- _Your instructions_: Pictures excluded, copy all of the data below exactly.

- _Saved data entries_:
━━━━━━━━━━━━━━━━━━━━
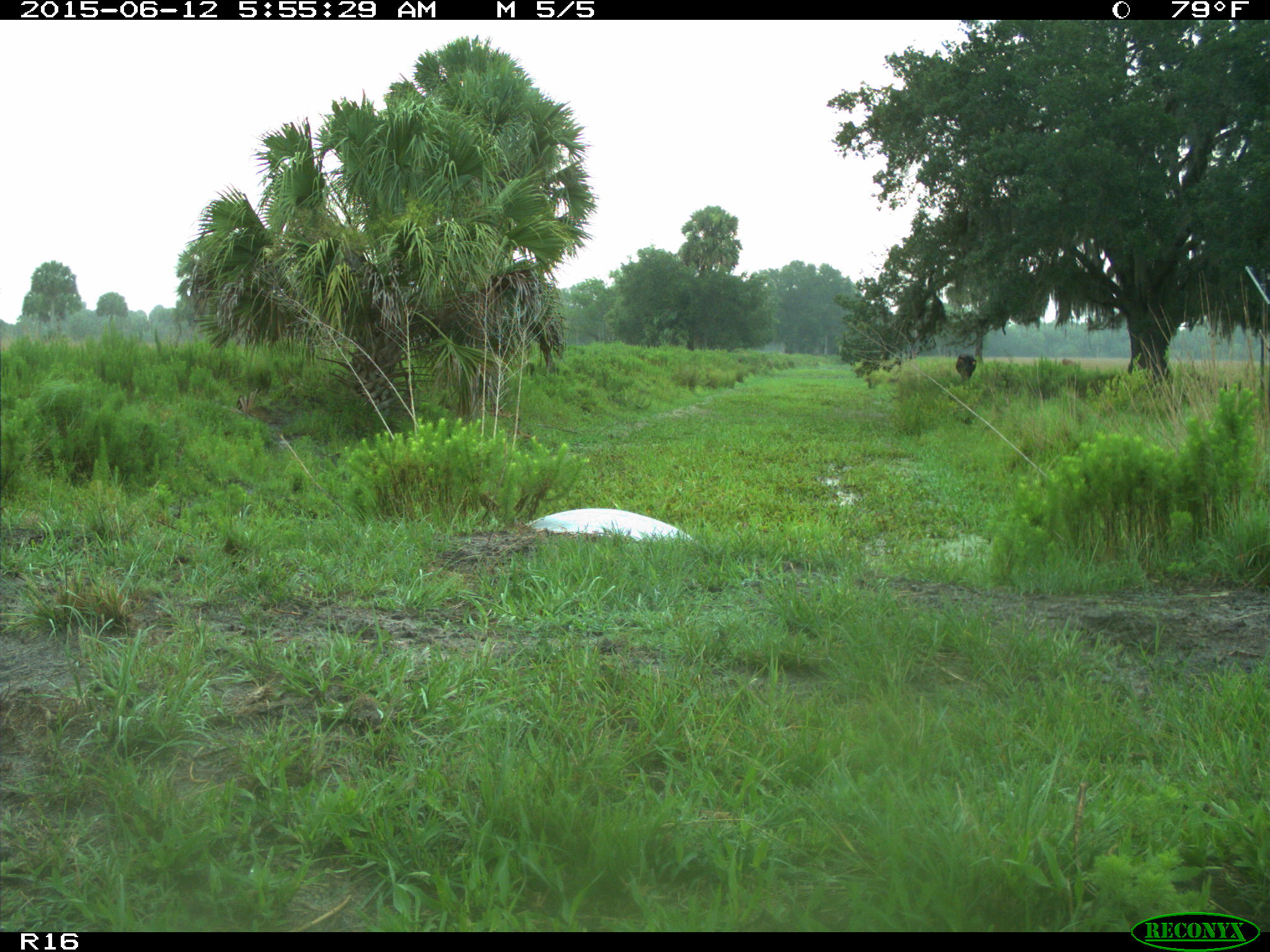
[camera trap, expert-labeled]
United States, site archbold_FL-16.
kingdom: Animalia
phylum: Chordata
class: Mammalia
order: Artiodactyla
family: Bovidae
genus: Bos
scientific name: Bos taurus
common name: domestic cow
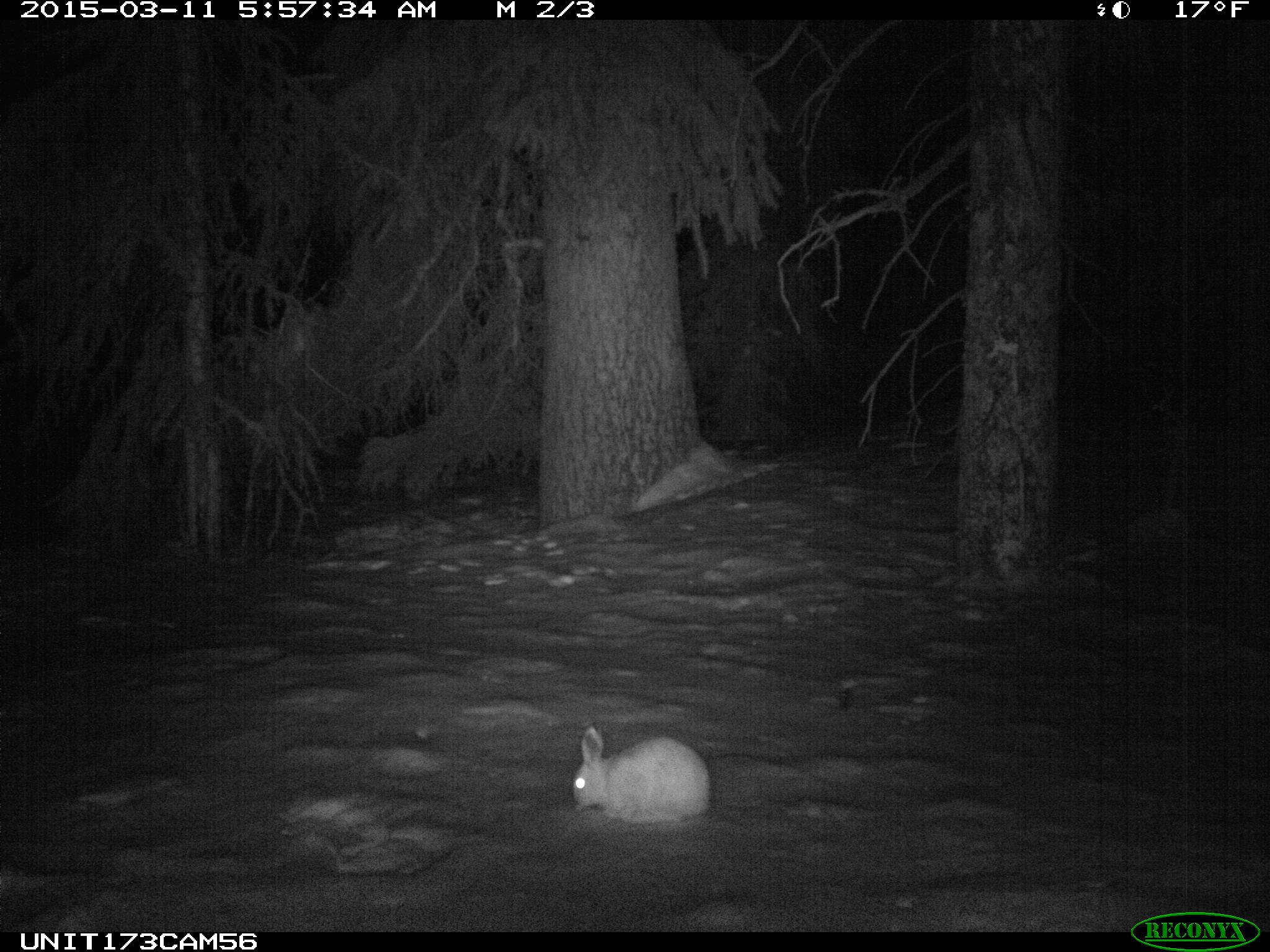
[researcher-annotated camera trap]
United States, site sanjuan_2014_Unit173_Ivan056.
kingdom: Animalia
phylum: Chordata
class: Mammalia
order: Lagomorpha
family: Leporidae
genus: Lepus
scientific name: Lepus americanus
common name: snowshoe hare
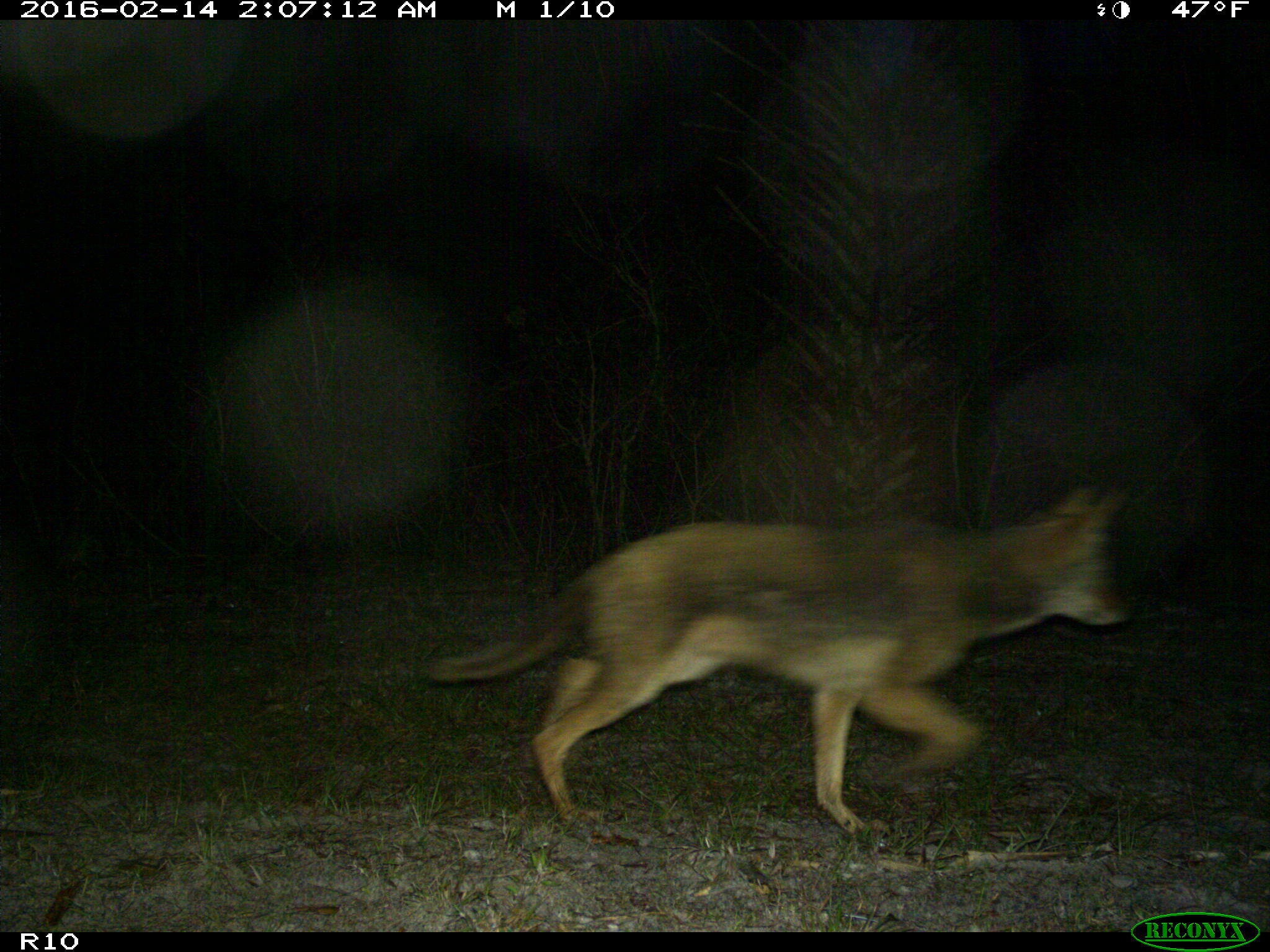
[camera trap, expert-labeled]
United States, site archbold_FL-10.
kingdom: Animalia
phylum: Chordata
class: Mammalia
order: Carnivora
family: Canidae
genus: Canis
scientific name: Canis latrans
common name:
━━━━━━━━━━━━━━━━━━━━
- _Written answer_:
[camera trap, expert-labeled]
United States, site archbold_FL-16.
kingdom: Animalia
phylum: Chordata
class: Mammalia
order: Artiodactyla
family: Bovidae
genus: Bos
scientific name: Bos taurus
common name: domestic cow
[researcher-annotated camera trap]
United States, site sanjuan_2014_Unit173_Ivan056.
kingdom: Animalia
phylum: Chordata
class: Mammalia
order: Lagomorpha
family: Leporidae
genus: Lepus
scientific name: Lepus americanus
common name: snowshoe hare
[camera trap, expert-labeled]
United States, site archbold_FL-10.
kingdom: Animalia
phylum: Chordata
class: Mammalia
order: Carnivora
family: Canidae
genus: Canis
scientific name: Canis latrans
common name:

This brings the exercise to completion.